[Spatial reasoning question data]
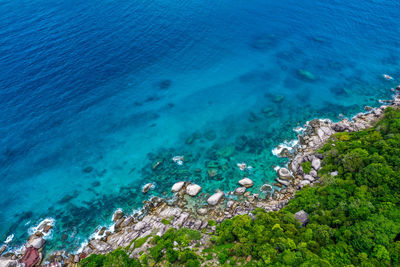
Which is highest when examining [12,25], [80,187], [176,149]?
[12,25]

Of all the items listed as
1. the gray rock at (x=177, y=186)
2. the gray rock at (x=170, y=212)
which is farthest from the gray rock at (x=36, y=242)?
the gray rock at (x=177, y=186)

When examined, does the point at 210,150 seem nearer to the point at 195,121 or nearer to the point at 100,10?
the point at 195,121

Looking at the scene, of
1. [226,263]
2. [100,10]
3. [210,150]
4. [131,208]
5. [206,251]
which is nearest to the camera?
[226,263]

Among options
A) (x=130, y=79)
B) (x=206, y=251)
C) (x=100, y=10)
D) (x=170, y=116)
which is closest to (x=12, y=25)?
(x=100, y=10)

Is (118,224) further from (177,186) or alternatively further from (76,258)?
(177,186)

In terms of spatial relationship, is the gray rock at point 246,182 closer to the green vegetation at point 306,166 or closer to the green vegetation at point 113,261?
the green vegetation at point 306,166

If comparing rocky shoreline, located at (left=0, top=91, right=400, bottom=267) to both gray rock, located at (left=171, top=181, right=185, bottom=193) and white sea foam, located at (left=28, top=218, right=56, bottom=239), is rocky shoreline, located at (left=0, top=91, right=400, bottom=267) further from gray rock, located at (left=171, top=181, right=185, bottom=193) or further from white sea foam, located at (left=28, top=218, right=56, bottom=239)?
white sea foam, located at (left=28, top=218, right=56, bottom=239)

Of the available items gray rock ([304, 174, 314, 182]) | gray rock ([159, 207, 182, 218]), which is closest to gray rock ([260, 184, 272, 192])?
gray rock ([304, 174, 314, 182])

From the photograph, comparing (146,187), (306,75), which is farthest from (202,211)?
(306,75)
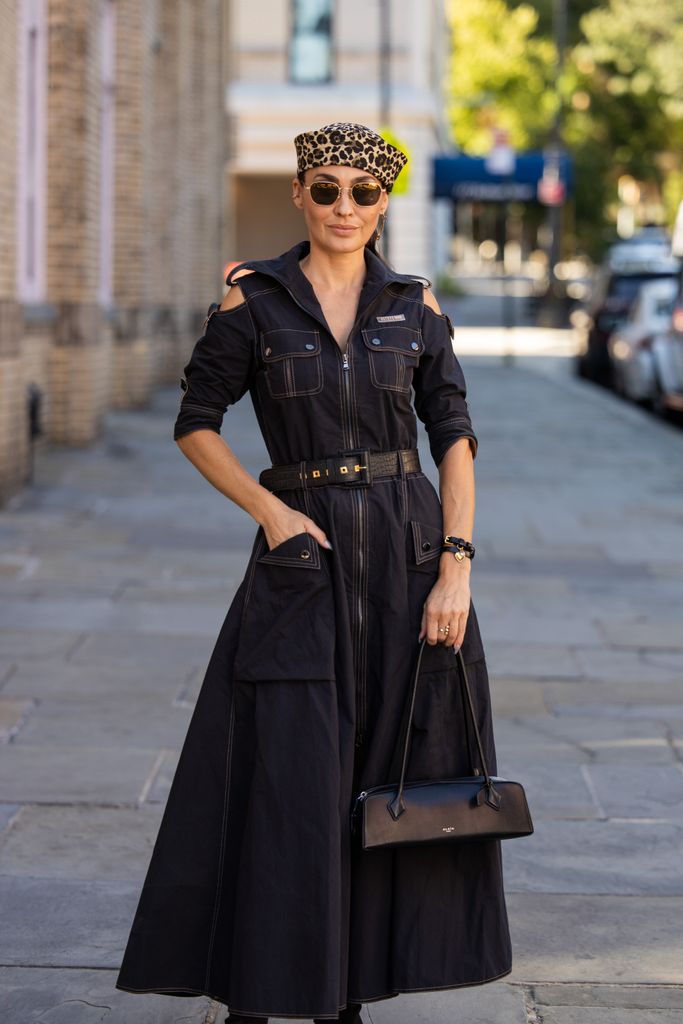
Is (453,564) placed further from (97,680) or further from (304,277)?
(97,680)

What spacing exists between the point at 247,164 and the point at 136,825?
34.9 m

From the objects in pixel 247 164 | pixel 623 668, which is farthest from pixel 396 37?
pixel 623 668

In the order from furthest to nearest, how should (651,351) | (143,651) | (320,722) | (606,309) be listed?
(606,309) < (651,351) < (143,651) < (320,722)

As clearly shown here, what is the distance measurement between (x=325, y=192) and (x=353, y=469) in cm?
56

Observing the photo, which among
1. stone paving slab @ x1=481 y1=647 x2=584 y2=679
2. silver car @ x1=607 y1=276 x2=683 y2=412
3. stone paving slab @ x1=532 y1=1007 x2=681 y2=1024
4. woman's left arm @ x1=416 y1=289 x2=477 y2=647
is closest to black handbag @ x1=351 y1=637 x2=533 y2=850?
woman's left arm @ x1=416 y1=289 x2=477 y2=647

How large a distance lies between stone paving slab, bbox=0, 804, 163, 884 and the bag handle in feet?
5.15

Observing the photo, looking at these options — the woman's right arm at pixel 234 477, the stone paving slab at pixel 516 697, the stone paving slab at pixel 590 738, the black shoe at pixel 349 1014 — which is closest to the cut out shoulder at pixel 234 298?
the woman's right arm at pixel 234 477

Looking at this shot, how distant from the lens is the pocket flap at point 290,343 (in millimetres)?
3371

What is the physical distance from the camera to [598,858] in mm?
4898

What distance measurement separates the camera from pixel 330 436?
3400mm

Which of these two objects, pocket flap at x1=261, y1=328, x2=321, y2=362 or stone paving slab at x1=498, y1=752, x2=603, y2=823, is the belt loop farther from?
stone paving slab at x1=498, y1=752, x2=603, y2=823

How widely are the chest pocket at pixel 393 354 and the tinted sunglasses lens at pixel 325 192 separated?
0.89 feet

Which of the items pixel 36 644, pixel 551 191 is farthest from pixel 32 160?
pixel 551 191

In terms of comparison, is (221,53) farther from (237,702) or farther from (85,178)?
(237,702)
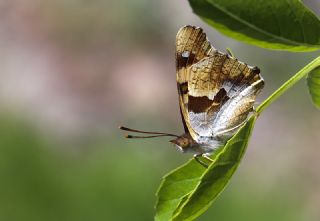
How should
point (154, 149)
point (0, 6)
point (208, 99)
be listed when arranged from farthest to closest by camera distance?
1. point (0, 6)
2. point (154, 149)
3. point (208, 99)

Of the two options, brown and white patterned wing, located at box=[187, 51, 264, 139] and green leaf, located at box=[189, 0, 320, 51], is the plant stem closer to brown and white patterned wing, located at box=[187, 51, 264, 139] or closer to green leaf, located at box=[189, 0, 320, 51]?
green leaf, located at box=[189, 0, 320, 51]

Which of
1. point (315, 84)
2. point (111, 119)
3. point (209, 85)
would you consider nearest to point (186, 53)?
point (209, 85)

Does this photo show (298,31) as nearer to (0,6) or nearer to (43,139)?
(43,139)

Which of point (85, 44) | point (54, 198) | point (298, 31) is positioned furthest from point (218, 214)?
point (298, 31)

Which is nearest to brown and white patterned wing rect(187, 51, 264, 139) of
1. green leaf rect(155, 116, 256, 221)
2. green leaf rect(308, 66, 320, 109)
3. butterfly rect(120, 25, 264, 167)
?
butterfly rect(120, 25, 264, 167)

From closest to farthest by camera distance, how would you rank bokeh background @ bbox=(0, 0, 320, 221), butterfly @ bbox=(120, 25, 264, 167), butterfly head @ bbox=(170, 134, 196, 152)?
butterfly @ bbox=(120, 25, 264, 167)
butterfly head @ bbox=(170, 134, 196, 152)
bokeh background @ bbox=(0, 0, 320, 221)

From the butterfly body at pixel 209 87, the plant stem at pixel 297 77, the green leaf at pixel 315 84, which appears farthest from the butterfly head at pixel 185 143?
the plant stem at pixel 297 77

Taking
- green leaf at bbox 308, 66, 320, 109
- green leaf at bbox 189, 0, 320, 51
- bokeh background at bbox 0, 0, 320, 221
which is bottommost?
bokeh background at bbox 0, 0, 320, 221

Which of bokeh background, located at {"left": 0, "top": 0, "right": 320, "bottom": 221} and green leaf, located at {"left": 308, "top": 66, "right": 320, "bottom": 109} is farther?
bokeh background, located at {"left": 0, "top": 0, "right": 320, "bottom": 221}
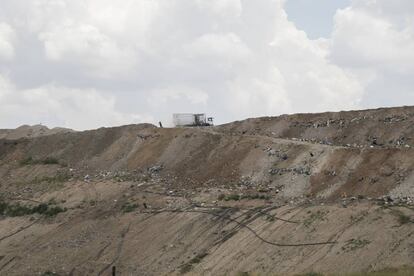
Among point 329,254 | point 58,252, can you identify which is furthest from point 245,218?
point 58,252

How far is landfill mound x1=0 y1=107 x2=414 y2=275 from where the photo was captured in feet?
107

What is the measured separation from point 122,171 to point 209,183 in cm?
1213

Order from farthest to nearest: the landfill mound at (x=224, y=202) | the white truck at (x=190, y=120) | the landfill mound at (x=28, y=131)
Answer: the landfill mound at (x=28, y=131) < the white truck at (x=190, y=120) < the landfill mound at (x=224, y=202)

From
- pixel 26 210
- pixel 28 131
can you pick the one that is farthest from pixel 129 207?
pixel 28 131

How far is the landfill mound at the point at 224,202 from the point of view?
3247 cm

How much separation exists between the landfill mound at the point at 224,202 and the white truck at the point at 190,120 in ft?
23.4

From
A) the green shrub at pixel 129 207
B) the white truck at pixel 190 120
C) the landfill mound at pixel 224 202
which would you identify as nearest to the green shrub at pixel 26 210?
the landfill mound at pixel 224 202

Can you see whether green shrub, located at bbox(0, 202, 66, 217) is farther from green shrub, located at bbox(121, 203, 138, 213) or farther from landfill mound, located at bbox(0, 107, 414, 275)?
green shrub, located at bbox(121, 203, 138, 213)

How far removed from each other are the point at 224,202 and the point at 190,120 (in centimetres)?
3108

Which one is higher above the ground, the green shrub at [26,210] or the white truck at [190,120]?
the white truck at [190,120]

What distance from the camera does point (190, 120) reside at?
72500 millimetres

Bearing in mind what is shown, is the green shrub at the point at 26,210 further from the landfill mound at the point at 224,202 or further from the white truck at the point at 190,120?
the white truck at the point at 190,120

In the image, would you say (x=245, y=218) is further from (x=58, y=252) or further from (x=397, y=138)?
(x=397, y=138)

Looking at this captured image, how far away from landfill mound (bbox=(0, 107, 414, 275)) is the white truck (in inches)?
280
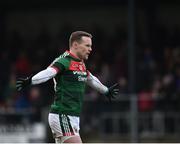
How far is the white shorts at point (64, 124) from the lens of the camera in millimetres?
8469

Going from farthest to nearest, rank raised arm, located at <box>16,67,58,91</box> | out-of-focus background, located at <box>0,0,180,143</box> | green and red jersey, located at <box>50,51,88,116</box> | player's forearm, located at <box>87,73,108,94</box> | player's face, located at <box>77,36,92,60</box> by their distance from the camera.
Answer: out-of-focus background, located at <box>0,0,180,143</box>, player's forearm, located at <box>87,73,108,94</box>, player's face, located at <box>77,36,92,60</box>, green and red jersey, located at <box>50,51,88,116</box>, raised arm, located at <box>16,67,58,91</box>

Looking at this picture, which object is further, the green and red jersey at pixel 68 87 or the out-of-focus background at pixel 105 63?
the out-of-focus background at pixel 105 63

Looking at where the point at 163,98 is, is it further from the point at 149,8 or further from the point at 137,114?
the point at 149,8

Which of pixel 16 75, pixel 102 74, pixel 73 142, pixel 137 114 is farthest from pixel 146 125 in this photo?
pixel 73 142

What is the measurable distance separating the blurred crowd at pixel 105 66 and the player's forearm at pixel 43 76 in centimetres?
799

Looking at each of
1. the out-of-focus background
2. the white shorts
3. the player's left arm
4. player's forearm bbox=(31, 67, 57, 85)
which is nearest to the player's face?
the player's left arm

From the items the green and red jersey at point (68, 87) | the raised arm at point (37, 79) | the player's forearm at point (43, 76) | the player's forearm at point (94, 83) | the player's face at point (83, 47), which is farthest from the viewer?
the player's forearm at point (94, 83)

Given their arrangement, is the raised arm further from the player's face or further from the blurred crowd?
the blurred crowd

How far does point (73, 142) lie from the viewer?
841 cm

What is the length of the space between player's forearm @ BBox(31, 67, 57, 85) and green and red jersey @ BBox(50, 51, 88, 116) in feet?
0.55

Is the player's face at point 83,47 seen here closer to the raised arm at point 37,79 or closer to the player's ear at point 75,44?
the player's ear at point 75,44

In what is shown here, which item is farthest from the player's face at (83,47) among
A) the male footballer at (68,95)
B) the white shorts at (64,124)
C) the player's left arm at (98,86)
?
the white shorts at (64,124)

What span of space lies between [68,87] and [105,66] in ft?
31.2

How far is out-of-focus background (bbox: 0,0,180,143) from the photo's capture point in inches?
637
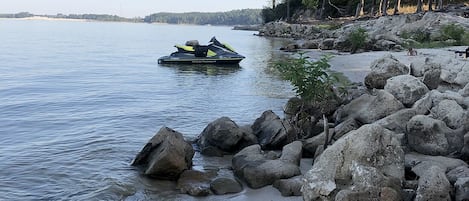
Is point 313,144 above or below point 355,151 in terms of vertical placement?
below

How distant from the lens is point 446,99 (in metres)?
11.7

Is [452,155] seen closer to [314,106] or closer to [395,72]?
[314,106]

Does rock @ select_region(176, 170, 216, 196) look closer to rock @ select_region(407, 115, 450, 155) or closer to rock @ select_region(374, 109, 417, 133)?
rock @ select_region(374, 109, 417, 133)

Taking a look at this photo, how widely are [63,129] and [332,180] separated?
34.9 ft

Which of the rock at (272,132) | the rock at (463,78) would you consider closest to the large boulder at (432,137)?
the rock at (272,132)

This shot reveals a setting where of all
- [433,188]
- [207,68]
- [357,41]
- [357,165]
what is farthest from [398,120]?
[357,41]

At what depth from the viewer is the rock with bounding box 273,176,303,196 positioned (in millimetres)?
8961

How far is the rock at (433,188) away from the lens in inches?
294

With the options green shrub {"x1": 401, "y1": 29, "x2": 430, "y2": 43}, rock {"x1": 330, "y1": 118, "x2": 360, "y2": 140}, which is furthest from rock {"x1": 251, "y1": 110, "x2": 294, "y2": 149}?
green shrub {"x1": 401, "y1": 29, "x2": 430, "y2": 43}

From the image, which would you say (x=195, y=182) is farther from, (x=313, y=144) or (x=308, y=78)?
(x=308, y=78)

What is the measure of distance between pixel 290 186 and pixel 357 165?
1.51m

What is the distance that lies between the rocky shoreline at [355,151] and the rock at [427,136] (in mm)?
19

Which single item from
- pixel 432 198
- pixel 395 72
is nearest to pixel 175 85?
pixel 395 72

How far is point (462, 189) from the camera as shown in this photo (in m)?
7.59
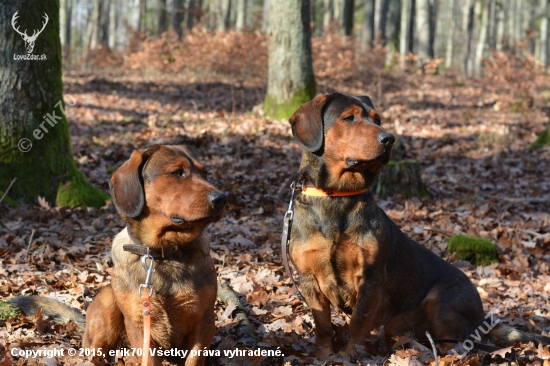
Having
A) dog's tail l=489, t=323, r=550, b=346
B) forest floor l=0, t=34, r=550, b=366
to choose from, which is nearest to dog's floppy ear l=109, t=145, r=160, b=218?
forest floor l=0, t=34, r=550, b=366

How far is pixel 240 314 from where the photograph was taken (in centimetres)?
521

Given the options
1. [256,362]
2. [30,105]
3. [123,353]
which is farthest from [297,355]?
[30,105]

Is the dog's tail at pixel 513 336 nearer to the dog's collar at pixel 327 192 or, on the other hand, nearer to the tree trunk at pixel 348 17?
the dog's collar at pixel 327 192

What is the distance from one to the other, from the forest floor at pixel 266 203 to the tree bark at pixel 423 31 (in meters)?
11.7

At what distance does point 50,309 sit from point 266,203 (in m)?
4.81

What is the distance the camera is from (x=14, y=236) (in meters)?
6.89

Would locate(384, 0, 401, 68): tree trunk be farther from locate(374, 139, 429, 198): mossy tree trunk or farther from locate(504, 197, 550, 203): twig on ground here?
locate(374, 139, 429, 198): mossy tree trunk

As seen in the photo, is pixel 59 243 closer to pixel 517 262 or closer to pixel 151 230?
pixel 151 230

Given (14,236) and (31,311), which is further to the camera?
(14,236)

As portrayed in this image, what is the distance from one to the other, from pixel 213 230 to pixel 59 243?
6.85 feet

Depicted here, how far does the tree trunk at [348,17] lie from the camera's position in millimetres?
28513

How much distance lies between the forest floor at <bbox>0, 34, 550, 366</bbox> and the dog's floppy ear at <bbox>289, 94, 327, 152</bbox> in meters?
1.73

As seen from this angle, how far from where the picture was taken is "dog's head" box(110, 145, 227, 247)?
12.3 feet

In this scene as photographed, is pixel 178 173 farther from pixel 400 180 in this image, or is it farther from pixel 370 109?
pixel 400 180
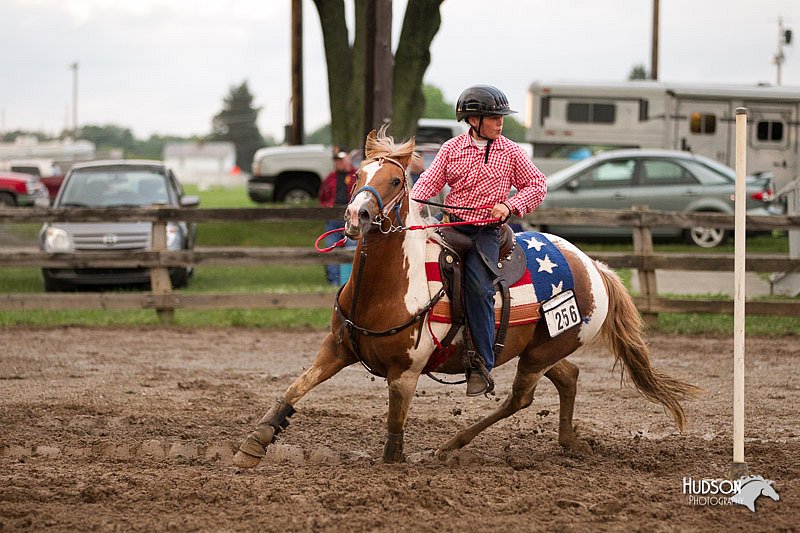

§ Aim of the task
Swap "forest floor" for "woodland floor" in the stretch from the line containing "Would locate(384, 0, 401, 68): tree" through the last of the lines, changing nothing else. Give back only that stretch, and leave the pictures out.

§ Complete output
Would locate(384, 0, 401, 68): tree trunk be farther from locate(374, 139, 429, 198): mossy tree trunk or farther from locate(504, 197, 550, 203): twig on ground here?
locate(374, 139, 429, 198): mossy tree trunk

As seen in the photo, is pixel 59 243 closer to pixel 517 262 or closer to pixel 151 230?
pixel 151 230

Given (14,236) and (31,311), which is further to the camera?
(14,236)

As portrayed in this image, what is the distance from one to the other, from pixel 213 230 to pixel 59 243?
6.85 feet

Depicted here, how far does the tree trunk at [348,17] lie from the camera's position in millimetres?
28513

How much distance lies between the woodland floor at <bbox>0, 34, 550, 366</bbox> and the dog's floppy ear at <bbox>289, 94, 327, 152</bbox> in meters?
1.73

As seen from this angle, how far from where the picture was taken is "dog's head" box(110, 145, 227, 247)?
12.3 feet

In this scene as photographed, is pixel 178 173 farther from pixel 400 180 in this image, or is it farther from pixel 370 109?
pixel 400 180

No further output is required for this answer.